[14/05/2020] 5:15PM GMT+1 Transfer Learning for Low-Resource Neural Machine Translation

keleog commented 4 years ago

Link - https://www.isi.edu/natural-language/mt/emnlp16-transfer.pdf

Summary:

The authors perform transfer learning for low-resourced NMT via a method that has to stages: first train a high-resource language pair (the parent model), then transfer some of the learned parameters to the low-resource pair (the child model) to initialize and constrain training. They observe improvements in BLEU scores. Also, they apply this transfer learning method to syntax-based MT and obtain improvements.

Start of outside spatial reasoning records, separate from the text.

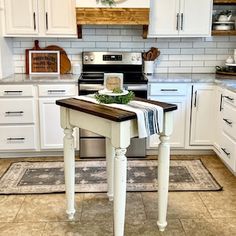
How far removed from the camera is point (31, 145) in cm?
378

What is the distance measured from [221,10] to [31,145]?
9.17 ft

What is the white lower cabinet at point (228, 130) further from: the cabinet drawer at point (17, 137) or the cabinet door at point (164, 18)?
the cabinet drawer at point (17, 137)

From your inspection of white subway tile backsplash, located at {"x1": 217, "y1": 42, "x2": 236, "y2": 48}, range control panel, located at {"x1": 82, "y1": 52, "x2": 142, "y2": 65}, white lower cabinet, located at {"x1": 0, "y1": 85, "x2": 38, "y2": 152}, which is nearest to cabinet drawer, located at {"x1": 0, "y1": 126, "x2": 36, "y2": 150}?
white lower cabinet, located at {"x1": 0, "y1": 85, "x2": 38, "y2": 152}

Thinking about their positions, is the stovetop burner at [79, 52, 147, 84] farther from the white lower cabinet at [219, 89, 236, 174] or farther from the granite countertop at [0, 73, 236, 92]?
the white lower cabinet at [219, 89, 236, 174]

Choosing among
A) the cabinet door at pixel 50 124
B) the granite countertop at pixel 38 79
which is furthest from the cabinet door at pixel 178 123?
the cabinet door at pixel 50 124

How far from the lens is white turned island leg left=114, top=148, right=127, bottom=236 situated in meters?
2.02

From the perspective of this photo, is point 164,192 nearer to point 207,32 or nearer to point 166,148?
point 166,148

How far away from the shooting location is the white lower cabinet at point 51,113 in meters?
3.64

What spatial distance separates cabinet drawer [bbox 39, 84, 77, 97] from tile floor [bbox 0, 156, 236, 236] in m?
1.17

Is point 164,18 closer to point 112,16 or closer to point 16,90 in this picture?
point 112,16

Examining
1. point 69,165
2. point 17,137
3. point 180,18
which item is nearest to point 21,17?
point 17,137

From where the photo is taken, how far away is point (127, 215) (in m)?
2.64

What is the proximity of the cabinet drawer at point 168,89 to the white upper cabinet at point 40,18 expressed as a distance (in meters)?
1.09

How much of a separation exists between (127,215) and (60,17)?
2.30 metres
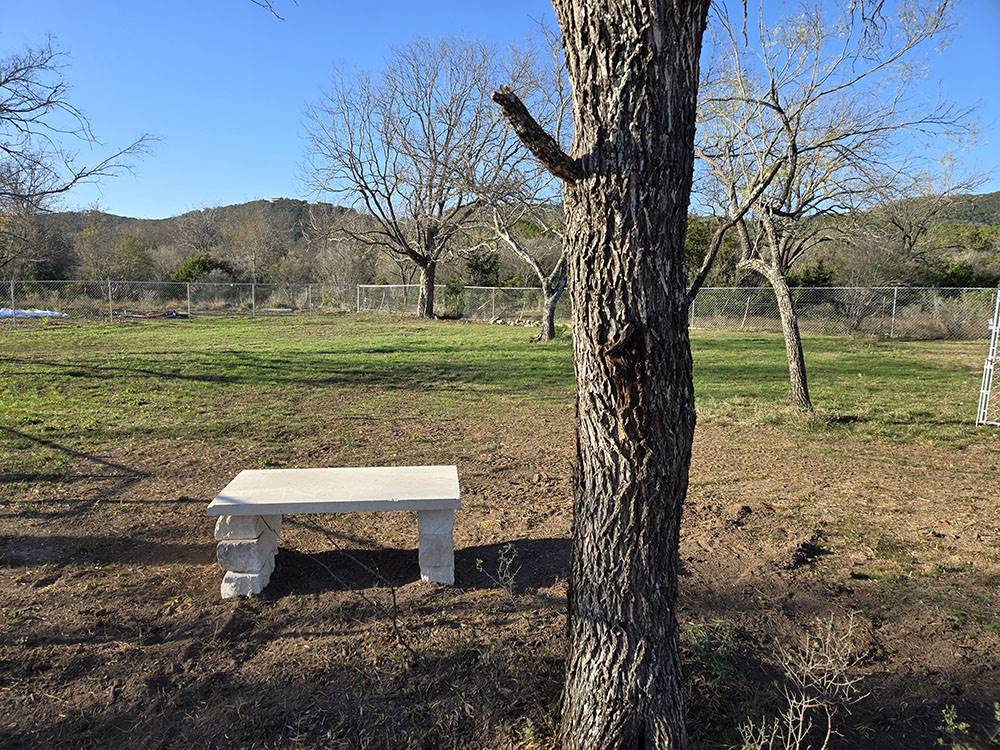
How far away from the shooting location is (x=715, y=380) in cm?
1120

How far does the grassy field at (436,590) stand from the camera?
2471 millimetres

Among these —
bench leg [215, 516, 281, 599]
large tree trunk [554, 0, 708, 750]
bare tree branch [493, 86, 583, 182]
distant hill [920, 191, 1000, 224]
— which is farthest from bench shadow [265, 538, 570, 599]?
distant hill [920, 191, 1000, 224]

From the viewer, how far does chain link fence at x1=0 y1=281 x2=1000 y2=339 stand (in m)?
21.7

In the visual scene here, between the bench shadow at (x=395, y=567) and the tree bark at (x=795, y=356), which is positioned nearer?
the bench shadow at (x=395, y=567)

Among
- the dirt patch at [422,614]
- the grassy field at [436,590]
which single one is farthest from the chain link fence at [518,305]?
the dirt patch at [422,614]

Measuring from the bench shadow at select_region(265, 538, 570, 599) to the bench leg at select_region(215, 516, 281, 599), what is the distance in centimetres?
13

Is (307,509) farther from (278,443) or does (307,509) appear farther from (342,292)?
(342,292)

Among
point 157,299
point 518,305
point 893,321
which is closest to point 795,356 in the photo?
point 893,321

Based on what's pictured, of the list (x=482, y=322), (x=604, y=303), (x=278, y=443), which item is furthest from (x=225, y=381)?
(x=482, y=322)

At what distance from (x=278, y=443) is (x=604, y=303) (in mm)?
5332

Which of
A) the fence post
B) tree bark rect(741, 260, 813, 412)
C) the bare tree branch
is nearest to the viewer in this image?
the bare tree branch

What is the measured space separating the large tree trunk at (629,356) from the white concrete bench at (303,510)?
1.25m

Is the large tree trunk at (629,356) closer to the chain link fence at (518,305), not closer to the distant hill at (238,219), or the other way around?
the chain link fence at (518,305)

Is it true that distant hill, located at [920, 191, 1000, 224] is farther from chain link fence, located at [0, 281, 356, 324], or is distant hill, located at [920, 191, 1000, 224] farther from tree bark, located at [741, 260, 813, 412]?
chain link fence, located at [0, 281, 356, 324]
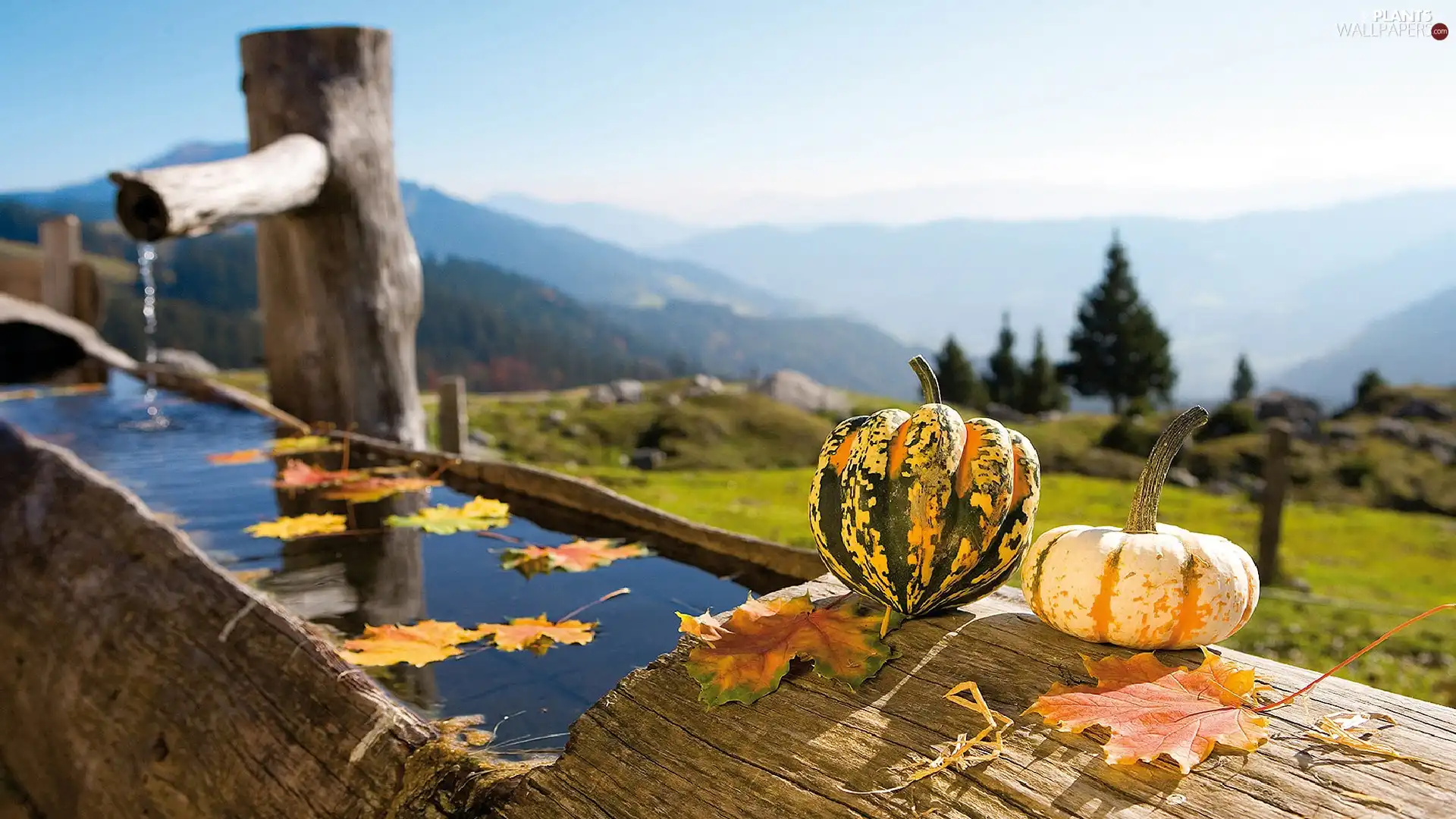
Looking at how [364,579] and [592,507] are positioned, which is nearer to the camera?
[364,579]

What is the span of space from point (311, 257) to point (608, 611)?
3.75m

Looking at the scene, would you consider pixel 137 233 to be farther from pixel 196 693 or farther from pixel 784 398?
pixel 784 398

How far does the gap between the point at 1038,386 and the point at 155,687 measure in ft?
127

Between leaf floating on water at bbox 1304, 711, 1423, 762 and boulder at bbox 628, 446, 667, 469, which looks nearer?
leaf floating on water at bbox 1304, 711, 1423, 762

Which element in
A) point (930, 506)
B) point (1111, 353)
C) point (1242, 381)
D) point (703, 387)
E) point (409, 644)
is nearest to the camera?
point (930, 506)

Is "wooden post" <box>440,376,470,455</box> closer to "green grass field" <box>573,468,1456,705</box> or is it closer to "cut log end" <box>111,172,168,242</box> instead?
"green grass field" <box>573,468,1456,705</box>

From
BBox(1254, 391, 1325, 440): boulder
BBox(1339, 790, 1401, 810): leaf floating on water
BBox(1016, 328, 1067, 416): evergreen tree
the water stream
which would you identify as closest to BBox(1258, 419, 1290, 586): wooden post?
BBox(1339, 790, 1401, 810): leaf floating on water

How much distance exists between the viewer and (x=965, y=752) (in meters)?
1.54

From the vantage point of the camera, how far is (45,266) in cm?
1391

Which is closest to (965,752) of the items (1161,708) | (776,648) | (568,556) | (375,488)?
(1161,708)

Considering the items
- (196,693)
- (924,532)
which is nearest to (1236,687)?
(924,532)

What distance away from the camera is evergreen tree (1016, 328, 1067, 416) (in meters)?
38.6

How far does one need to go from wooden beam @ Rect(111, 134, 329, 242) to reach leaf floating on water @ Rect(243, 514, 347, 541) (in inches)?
48.5

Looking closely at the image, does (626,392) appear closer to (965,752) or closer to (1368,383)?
(965,752)
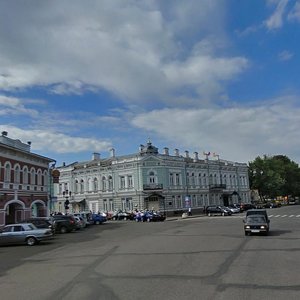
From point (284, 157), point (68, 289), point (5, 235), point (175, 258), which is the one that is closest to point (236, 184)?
point (284, 157)

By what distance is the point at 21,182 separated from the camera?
42.8 meters

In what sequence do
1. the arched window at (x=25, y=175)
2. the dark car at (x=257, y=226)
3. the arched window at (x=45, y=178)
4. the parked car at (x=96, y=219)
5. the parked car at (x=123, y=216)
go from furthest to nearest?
the parked car at (x=123, y=216) → the parked car at (x=96, y=219) → the arched window at (x=45, y=178) → the arched window at (x=25, y=175) → the dark car at (x=257, y=226)

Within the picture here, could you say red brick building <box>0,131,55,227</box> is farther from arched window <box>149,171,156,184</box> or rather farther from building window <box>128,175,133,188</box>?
arched window <box>149,171,156,184</box>

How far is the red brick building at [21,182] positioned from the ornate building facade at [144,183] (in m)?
23.7

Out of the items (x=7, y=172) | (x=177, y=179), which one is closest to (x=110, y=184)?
(x=177, y=179)

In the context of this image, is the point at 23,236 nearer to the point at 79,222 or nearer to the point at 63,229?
the point at 63,229

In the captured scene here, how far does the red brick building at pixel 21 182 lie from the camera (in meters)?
39.2

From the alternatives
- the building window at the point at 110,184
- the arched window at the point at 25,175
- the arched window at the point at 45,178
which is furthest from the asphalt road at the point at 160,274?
the building window at the point at 110,184

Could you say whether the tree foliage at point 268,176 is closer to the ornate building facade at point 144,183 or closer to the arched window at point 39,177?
the ornate building facade at point 144,183

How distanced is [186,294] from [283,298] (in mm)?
2120

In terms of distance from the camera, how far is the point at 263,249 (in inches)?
717

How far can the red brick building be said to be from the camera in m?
39.2

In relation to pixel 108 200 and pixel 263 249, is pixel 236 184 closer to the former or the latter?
pixel 108 200

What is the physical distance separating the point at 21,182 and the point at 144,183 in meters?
32.1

jaderabbit commented 4 years ago

My Personal Notes:

Basic Algorithm:

Train model on high resource pair (french-english)
Freeze the english embeddings (only? they try freezing more things in ablation study)
Initialize new model with prior french-english model
Train on low-resourced-lang-english. The low-resourced languages vocabulary is randomly assigned to french

Outcomes

Good BLEU score improvement across languages compared to baselin NMT
Show that choice of high-language pair to transfer from matters to final performance

Missing knowledge:

They mention an "unknown word replacement" from Luong et al 2015b. Anyone know what that is?
In the transfer results, they claim they ensemble together 8 models - "The 'Final' row". Anyone know what the hell THAT is?
What is re-scoring and how does that work? I assume it's re-scoring candidate translations in SMT?

Missing context:

Has any interpretability study been done to understand what has been learned? As in, what sort of rules is it learning - word order maybe? They show it's not just memorizing english to get the boost, so what DID it learn?
What happens with Transformers? Similar results? (I heard at ICLR that Transformers forget lots when being fine-tuned in a BERT context - ie. bad regularization)
What attributes constitute a good transfer pair? I know Neulab have done lots of work here

Relevance/Value

Very simple technique to implement with seemingly high performance gains
I wonder how it would perform with languages with totally different scripts

keleog commented 4 years ago

Some questions:

Has this been done with a transformer?
Can this be transferred to different source and targets where the source and target of the child models are similar to (but different from) the source and target of the parent? Or even different parent and child.
They have 2.5 million tokens as LR, which is still relatively high IMO (at least compared to the parallel data size - <= 1.5M tokens - I have seen so far for African Languages)

Found some answers: Q1 and Q2:

Yes - Trivial Transfer Learning for LR NMT (https://arxiv.org/pdf/1809.00357.pdf). The authors leave out the restriction on relatedness of the languages and extend the experiments to parent–child pairs where the target language changes. They find that even for unrelated languages, there is some transfer improvement. They conclude that it is size of training data of parent pair that matters more than similarity.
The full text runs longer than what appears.